### BACAAN
□ □ □ □ □
SURABAYA, FaktualNews.co – Masyarakat Indonesia, khususnya suku Jawa masih menjunjung tinggi nilai-nilai adat peninggalan nenek moyang. Salah satu mengenai kembar mayang yang selalu dilibatkan di setiap acara sakral seperti pada saat prosesi pemakaman hingga pekawinan.
Seperti pada prosesi pemakaman korban jatuhnya pesawat Sriwijaya Air SJ182 asal Surabaya, Fadly Satrianto, misalnya. Keluarga almarhum sengaja membawa dekorasi unik berbahan janur kuning dengan sumbu batang pisang (gedebok, jawa) sebagai pegangan. Hiasan ini kemudian ditaruh pada kanan kiri nisan makam korban.
Apa sebenarnya makna dari hiasan dekoratif tersebut? Becki Sakuri, selaku ahli spiritual Surabaya yang biasa disapa Gus Becki menjelaskan. Kembar mayang atau terkadang disebut kembang mayang merupakan simbol tanda bahwa ditempat itu makam seorang perawan atau bujangan.
“Itu hanya sebagai simbol atau menandai bahwa si almarhum ini masih bujangan atau belum pernah menikah,” jelas Gus Becki melalui sambungan telepon, Sabtu (16/1/2021).
Keterangan Gus Becki benar adanya. Fadly Satrianto saat meninggal berstatus lajang. Korban merupakan anak bungsu dari tiga bersaudara. Putra pasangan Sumarzen Marjuki dengan Ninik Andayani.
“Iya (Fadly Satrianto) masih lajang. Usianya 29 tahun, lahir tahun 1992,” aku Sumarzen, ayah korban kepada media ini, Minggu (10/1/2021) lalu.
Gus Becki kembali menjelaskan, bukan hanya makam perawan dan bujangan saja diberi simbol kembar mayang. Di pemakaman anak-anak pun juga terkadang demikian. Namun itu jarang dilakukan, hanya kebanyakan makam orang-orang yang telah memasuki masa akil balig atau sudah dewasa.
“Terutama dipakai yang sudah dewasa, sudah akil balig. Kalau meninggal itu dipakai kembar mayang, ditaruh di makamnya. Untuk menandai saja sebenarnya, pokoknya orang yang belum menikah,” lanjut Gus Becki.
Terkait bahan dekorasi dikatakan Gus Becki, masyarakat lebih memilih menggunakan bahan janur kuning dan batang pohon pisang. Karena itu sudah menjadi adat budaya secara turun-temurun. Sedangkan bunga atau tanaman lain sebagai pelengkap hiasan, itu tergantung dari setiap daerah di Pulau Jawa yang biasanya memiliki perbedaan. Bentuknya juga bermacam-macam, ada yang dibuat semacam gunungan, ada pula menyerupai seekor burung.
□ □ □ □ □
### DATA MENTAH
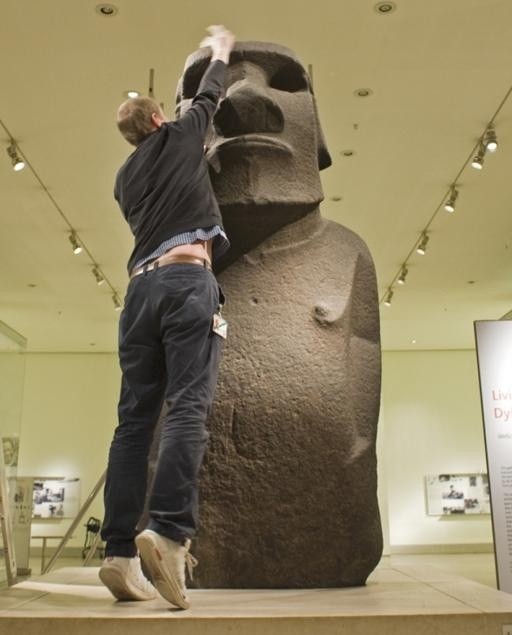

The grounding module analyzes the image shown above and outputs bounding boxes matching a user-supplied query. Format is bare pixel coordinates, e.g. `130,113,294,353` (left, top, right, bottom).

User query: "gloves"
199,24,236,66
□ □ □ □ □
### RUMUSAN SOAL
Menurut bacaan tentang kembar mayang, mengapa masyarakat lebih memilih janur kuning dan batang pohon pisang sebagai bahan dekorasinya? Jawab dalam satu sampai tiga kalimat.

### URAIAN PENYELESAIAN
Masyarakat lebih memilih janur kuning dan batang pohon pisang karena penggunaan kedua bahan itu sudah menjadi adat budaya secara turun-temurun. Bunga atau tanaman lain hanya berfungsi sebagai pelengkap hiasan, dan pemakaiannya berbeda-beda menurut daerah di Pulau Jawa.